» **MATÉRIEL FOURNI**
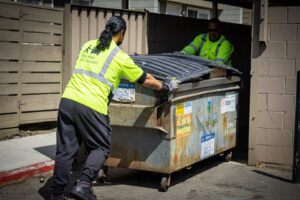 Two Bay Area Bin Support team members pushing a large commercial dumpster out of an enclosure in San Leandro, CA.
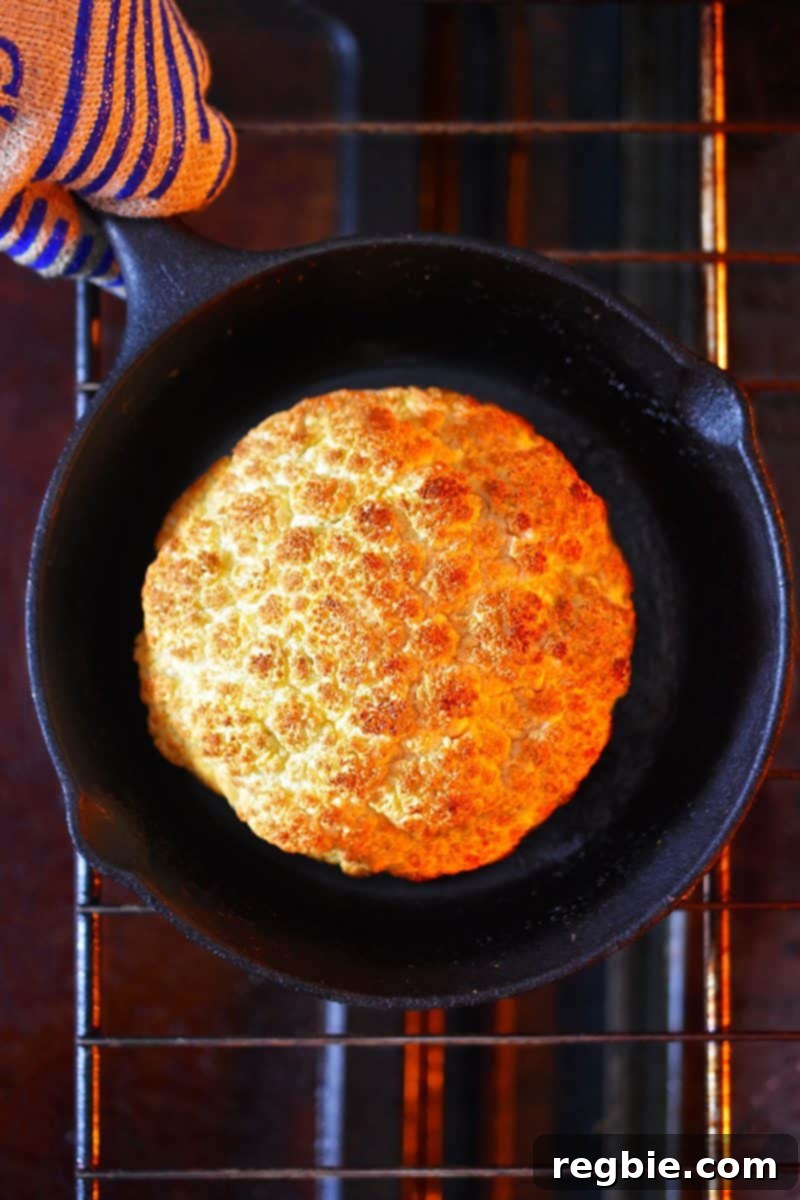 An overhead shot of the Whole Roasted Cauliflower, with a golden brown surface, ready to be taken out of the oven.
* * *
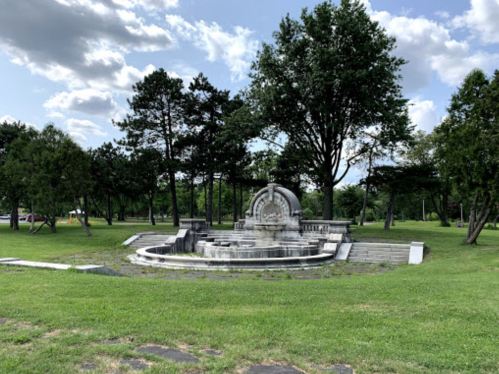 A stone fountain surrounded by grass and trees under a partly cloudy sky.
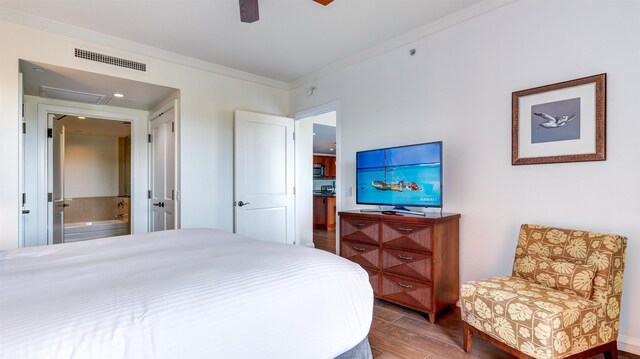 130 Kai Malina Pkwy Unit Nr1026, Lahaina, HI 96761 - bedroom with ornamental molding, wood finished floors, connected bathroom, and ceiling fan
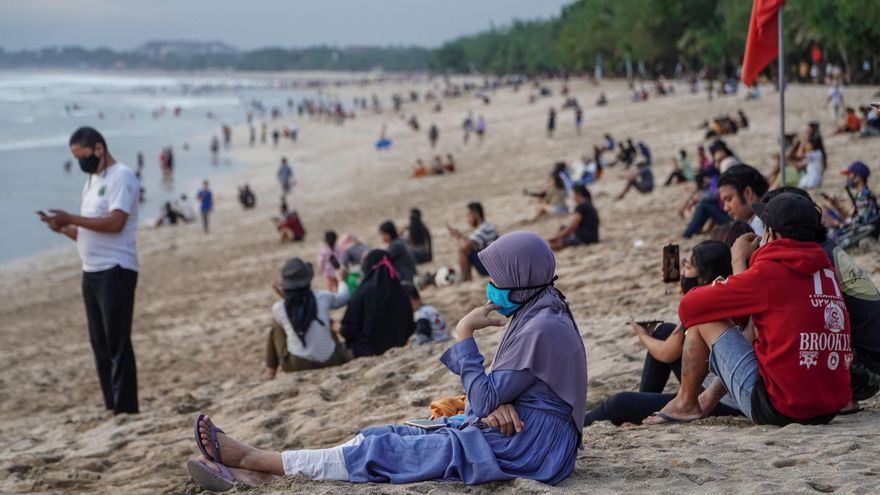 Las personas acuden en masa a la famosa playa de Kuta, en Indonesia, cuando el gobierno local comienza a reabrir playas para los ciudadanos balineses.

» **OBJECTIF VISÉ**
Pouvez-vous recopier à l'identique le passage qui commence à la ligne contenant « Two Bay Area » et se termine à la ligne contenant « An overhead shot », ces deux lignes comprises, en laissant de côté les images ?

» **CORRIGÉ PROPOSÉ**
 Two Bay Area Bin Support team members pushing a large commercial dumpster out of an enclosure in San Leandro, CA.
 An overhead shot of the Whole Roasted Cauliflower, with a golden brown surface, ready to be taken out of the oven.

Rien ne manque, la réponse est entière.